Lucy stared at her for a second and then snorted a laugh as the snake glared at her. “This is a bit ironic,” she responded, feeling like karma was on her side, finally. “After all he said about not being weird like me…”
“So… there’s nothing wrong with it?” Annaliese asked after a second.
“Not in the sense that it would be harmful to him. It never was for me,” Lucy replied, smirking.
“…for you?” the Prophetess said, raising an eyebrow.
“I’ve been told that is what my Fate was like before I regressed,” Lucy responded. “I’ve also been told by a certain snake that having white Fate means I must be a boring person because the colour is so bland.”
“Oh...” was all the Prophetess replied.
“As for why it appears white… I said some time ago that I can’t be affected by Fate because I don’t believe in it,” Lucille said. “The same holds true even now. It was why I wasn’t worried about you manipulating my Fate. But my situation is different to Scytale’s. I don’t think he’s managed to understand what I mean when I say I don’t believe in it, so he hasn’t magically become the same as me before my regression.”
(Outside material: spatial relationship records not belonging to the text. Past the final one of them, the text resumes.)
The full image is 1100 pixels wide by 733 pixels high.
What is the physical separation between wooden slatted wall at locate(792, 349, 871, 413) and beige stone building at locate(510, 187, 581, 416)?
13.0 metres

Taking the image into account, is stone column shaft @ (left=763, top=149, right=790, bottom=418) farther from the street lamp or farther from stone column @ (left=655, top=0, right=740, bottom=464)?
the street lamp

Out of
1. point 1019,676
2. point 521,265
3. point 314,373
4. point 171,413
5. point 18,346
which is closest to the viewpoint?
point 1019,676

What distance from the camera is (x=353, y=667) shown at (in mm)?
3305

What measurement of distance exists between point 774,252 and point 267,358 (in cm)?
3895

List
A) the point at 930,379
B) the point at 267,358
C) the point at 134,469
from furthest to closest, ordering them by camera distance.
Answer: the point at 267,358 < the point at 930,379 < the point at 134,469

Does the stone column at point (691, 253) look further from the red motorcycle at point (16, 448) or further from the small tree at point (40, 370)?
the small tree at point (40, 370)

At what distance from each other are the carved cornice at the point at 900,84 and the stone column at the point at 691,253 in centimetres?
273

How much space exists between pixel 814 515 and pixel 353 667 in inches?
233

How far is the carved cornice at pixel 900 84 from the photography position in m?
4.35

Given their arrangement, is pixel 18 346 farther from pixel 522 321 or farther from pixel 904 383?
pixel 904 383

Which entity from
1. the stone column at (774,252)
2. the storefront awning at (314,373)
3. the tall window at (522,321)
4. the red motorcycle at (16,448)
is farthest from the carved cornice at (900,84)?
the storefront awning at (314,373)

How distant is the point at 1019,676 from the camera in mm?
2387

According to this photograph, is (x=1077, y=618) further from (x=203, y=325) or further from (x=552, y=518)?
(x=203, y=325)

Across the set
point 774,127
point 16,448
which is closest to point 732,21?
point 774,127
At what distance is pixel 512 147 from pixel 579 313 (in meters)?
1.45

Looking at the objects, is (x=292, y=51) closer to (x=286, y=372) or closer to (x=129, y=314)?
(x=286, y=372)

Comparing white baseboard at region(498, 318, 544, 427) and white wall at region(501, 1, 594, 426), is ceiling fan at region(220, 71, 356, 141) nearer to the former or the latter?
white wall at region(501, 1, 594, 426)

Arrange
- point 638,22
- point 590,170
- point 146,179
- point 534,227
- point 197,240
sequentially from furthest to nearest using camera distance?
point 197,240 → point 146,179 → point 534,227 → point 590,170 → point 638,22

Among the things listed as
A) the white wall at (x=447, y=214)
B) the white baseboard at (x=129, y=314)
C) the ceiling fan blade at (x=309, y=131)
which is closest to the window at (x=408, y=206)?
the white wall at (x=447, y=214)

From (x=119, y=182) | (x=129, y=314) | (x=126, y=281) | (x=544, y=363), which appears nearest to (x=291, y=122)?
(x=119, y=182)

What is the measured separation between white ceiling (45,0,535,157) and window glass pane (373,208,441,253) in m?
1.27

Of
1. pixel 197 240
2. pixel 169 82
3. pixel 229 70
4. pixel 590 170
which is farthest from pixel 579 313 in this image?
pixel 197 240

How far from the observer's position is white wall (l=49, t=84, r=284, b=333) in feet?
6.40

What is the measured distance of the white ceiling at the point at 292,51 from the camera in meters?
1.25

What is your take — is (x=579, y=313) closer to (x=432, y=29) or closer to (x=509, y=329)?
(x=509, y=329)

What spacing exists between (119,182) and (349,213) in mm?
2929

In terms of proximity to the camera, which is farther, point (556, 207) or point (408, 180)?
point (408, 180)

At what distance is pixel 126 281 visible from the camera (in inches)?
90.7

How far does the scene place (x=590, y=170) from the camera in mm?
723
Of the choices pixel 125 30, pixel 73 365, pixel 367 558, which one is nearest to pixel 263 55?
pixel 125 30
She held her chin. “It must be just a sign that Fate can’t affect them somehow. I suppose it’s because we’re bonded. It would be a bit dumb if Fate could calculate my actions just because it could calculate based on Scytale’s knowledge of my thoughts.” She frowned a bit. “Although, the ‘entity’ responsible for trying to hide his fate hasn’t deigned to express their intentions to me…” she murmured in a quieter voice.
Before Annaliese could register her words she shook her head and sighed. “Anyway, I believe there’s a chance that only you can see what our Fate looks like. I know only the highest members of Paragon can actually see ended Fate, and nobody besides you even noticed my white Fate last time," she told her. “Fingers crossed it’s just a Prophetess thing.”
Annaliese looked surprised and then nodded. “Then, let’s hope so. Is checking your Fate the only thing you wanted to see me for?”
Lucille stopped moving, and then leaned forward, gazing intently at the Prophetess. “There was one more thing. I wanted to give you a warning.”
Annaliese stared at her. “A warning?”
Lucille nodded seriously. “Yes. About the war.”
“The war I saw a vision of? The Millennium Chapter?” she questioned.
“The very same,” Lucy replied, leaning back with her arms crossed. “Listen. Under no circumstances should you ever, ever try to influence the outcome of the war. Ever. Stay out of the Event as much as you are physically capable of. Don’t do anything, don’t touch any Fate, and do not get involved with the final victor of the Demon Emperor battle. I cannot stress this enough. Don’t do it.”
Annaliese looked bemused. “But… I never had any intention of doing so in the first place? I mean, the Prophecy is System given. It’s not supposed to change. Why would I try doing that? Sure, they didn’t seem to be doing too well in the vision, but you don’t permanently die in a Chapter Event…”
“Because there will be a point that the entirety of the Empire is so desperate to succeed in the war that they will stop at nothing to gain an advantage,” Lucy stated solemnly. “And the Citadel will be included. If Paragon tells you to direct Fate to a certain Faction, smile, nod and do it. But don’t take matters into your own hands. Please stay passive. You and the lives of those around you will be in danger if you don’t. Your brother especially.”